To do:
(1) In the piece on entrepreneurship in India, how much money did would-be business owners have to deposit to register a business before the law changed?
(2) Go on with the piece on entrepreneurship in India, starting after its final sentence.

Excerpt to read:
╔══
Unleashing Entrepreneurship
Opportunity's butterfly effect in India
A community open for business
More than 125,000 people live in the Zakir Nagar neighborhood of New Delhi, but this close-knit community feels more like a small town where everyone knows each other. Famous for its “food walk” that comes alive during Ramadan celebrations, this Muslim corner of the city breathes a cultural vibrancy into the diverse social fabric of New Delhi.
Riding his motorcycle through Zakir Nagar’s narrow streets is 27-year-old Zubair Ahmed, a businessman who owns a web development and digital marketing company with 13 employees and office space in a prominent business hub in New Delhi. Reserved and polite in conversation, Zubair comes alive when asked about either of his two passions: AddtoGoogle, which he started in 2018, and his community service. However, the prosperity Zubair and his company now enjoy comes after years of hard work.
Discouraging human flourishing
The Companies Act, passed in 2013, placed unnecessary burdens on people who would otherwise flourish in their peaceful pursuit of free enterprise. Zubair first tried his luck at starting his company in 2014 but was prevented from doing so because of India’s minimum capital requirement, which forced would-be entrepreneurs to deposit Rs 100,000, or 111.2% of per capita income, just to register a business. Zubair could not start his business solely because of this requirement. He was just one of several thousand people prevented from pursuing their dreams due to an arbitrary bureaucratic barrier.
This extra hurdle on the already-difficult path of entrepreneurship held back innovation that had huge potential. Zubair and people like him have the capacity to create a huge social impact through their work. Not only do their businesses create value for their customers and jobs for their employees, but they also contribute to an environment that values human dignity and individual worth. Effecting a change in regulations isn’t easy, but Zubair was not alone.
Championing unity in diversity
Empowered by US$150,000 in targeted support, Atlas Network Centre for Civil Society (CCS), which has championed the cause of individual liberty, the rule of law, and free enterprise in India since its founding in 1997, advocated for scrapping the paid-in minimum capital requirement to officials at the Department of Industrial Policy and Promotion (now called the Department for Promotion of Industry and Internal Trade), the body that oversees and promotes business growth in India.
Working to remove this and other barriers imposed on nascent entrepreneurs, CCS’ advocacy campaign eventually caught national attention. In 2017, the law changed and the paid-in minimum capital requirement went from 111.2% of per capita income to “an absolute zero,” as Bhakti Patil, then CCS’ assistant manager for development and strategy, explained. The next year Zubair formally started SNZ Networks Pvt. Ltd. under the trade name of AddtoGoogle. His partner in this venture, Saurav Mahtha, is Hindu—and their partnership embodies India’s cultural goal of “unity in diversity.”
╚══
Available data:
╔══
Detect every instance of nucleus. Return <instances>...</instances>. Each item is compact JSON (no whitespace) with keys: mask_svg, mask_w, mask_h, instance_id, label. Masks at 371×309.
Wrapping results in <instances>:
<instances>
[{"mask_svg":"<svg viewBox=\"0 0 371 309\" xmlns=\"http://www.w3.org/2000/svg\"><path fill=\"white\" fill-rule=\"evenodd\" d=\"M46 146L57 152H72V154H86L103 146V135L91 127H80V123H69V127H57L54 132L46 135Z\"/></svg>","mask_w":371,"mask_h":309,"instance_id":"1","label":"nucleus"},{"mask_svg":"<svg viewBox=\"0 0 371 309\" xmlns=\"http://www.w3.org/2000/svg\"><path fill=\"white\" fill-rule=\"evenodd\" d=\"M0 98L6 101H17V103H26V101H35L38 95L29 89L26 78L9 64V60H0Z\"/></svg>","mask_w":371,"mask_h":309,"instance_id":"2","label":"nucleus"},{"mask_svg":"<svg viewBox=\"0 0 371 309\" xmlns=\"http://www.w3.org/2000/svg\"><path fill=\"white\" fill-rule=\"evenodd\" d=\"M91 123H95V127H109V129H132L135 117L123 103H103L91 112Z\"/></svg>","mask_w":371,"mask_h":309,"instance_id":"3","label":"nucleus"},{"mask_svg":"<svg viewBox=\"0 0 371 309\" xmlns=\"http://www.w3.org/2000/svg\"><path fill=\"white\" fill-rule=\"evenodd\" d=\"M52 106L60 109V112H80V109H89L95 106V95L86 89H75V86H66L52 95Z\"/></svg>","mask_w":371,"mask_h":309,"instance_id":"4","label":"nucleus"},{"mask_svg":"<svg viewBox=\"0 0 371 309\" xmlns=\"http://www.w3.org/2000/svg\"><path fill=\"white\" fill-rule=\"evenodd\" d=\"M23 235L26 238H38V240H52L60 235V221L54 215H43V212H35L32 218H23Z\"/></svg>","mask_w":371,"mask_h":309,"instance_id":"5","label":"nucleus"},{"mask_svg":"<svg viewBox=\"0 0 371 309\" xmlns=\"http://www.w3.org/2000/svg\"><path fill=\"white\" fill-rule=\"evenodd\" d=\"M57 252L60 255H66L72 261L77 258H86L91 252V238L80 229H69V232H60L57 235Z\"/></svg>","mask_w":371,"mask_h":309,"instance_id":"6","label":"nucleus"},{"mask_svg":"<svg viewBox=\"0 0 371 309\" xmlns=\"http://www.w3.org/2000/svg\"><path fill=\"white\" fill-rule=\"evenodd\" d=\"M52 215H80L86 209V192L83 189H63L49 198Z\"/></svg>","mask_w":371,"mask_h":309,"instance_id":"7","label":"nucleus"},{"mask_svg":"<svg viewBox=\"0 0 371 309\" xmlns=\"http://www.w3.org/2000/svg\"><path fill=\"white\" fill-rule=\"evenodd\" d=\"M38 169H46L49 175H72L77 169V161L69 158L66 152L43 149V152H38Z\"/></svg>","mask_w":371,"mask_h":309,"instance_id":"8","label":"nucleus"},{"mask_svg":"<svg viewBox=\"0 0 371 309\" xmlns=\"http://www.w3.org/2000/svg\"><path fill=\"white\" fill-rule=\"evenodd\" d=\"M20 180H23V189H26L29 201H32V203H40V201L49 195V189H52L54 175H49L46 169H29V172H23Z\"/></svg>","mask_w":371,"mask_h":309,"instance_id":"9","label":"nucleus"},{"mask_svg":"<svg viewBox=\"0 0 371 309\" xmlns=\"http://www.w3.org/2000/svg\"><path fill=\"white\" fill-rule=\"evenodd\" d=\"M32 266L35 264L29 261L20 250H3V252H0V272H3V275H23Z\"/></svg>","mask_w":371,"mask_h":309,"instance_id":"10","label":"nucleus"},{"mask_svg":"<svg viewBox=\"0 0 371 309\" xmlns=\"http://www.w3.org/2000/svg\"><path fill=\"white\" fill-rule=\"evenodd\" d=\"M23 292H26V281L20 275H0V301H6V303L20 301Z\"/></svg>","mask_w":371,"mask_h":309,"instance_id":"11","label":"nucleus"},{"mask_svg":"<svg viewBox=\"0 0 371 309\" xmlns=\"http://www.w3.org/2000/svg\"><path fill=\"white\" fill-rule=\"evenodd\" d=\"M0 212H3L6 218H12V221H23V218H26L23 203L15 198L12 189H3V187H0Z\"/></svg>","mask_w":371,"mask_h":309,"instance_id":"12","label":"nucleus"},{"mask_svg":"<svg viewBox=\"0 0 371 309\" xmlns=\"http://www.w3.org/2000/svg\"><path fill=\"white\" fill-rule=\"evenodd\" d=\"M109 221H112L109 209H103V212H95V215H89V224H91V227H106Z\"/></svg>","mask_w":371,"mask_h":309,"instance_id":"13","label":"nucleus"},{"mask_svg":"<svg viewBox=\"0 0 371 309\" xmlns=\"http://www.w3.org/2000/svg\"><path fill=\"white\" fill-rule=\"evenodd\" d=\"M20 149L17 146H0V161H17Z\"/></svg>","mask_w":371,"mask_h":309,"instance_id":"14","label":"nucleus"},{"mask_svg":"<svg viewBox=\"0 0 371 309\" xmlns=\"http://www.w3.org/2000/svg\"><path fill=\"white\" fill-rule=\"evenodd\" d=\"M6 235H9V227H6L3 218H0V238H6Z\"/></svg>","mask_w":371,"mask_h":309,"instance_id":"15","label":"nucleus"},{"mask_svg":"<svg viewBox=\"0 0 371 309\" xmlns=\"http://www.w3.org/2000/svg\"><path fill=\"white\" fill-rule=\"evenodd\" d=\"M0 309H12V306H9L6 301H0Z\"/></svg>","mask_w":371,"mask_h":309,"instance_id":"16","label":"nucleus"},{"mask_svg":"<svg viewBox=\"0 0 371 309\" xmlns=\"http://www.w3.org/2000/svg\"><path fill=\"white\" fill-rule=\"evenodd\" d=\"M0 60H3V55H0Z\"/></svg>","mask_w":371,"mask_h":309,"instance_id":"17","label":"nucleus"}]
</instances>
╚══
Task-by-task outputs:
(1) Rs 100,000, or 111.2% of per capita income.

(2)
“Small entrepreneurs found it difficult to show rupees one lakh [100,000 Indian rupees, about US$1,408] in their bank accounts,” says Prashant Narang, CCS’ associate director of research. “This requirement made company registration quite cumbersome. Doing away with this barrier has eased the company registration process.”
Building sustainable prosperity
Zubair now reinvests his success in ways that help his community. He splits his time running his business, pursuing an MBA at Jamia Millia Islamia University to further manage the growth of his firm, and volunteering at WellBeing Foundation, where he teaches computer competency skills that are vital to thrive in the twenty-first century. The organization exists to “provide opportunities for those who have been left out of the system, empowering women who will determine the next generation.”
With Zubair leading the way, AddtoGoogle is a force multiplier for the wellbeing of its employees, their families, and their clients, demonstrating that the success of one company can have a powerful ripple effect on the neighborhood it serves. Removing the prohibitive minimum capital requirement made it easier for Indians to live their lives, to conduct commerce, and to build and expand worthwhile institutions that help sustain prosperity.
Nearly half a billion Indians work with no legal protections and no official recognition of their existence. Zubair might have been one of these people, but being able to register his business has changed his life and put him on a path to success. With the minimum capital requirement gone, worlds of possibility are now open.
When Atlas Network says Zubair’s fight for freedom is our fight for freedom, his story—from being inhibited by poor public policy to becoming free to flourish—illustrates exactly what we mean. His story, multiplied across hundreds of thousands of entrepreneurs just like him, advances India on the path toward greater prosperity.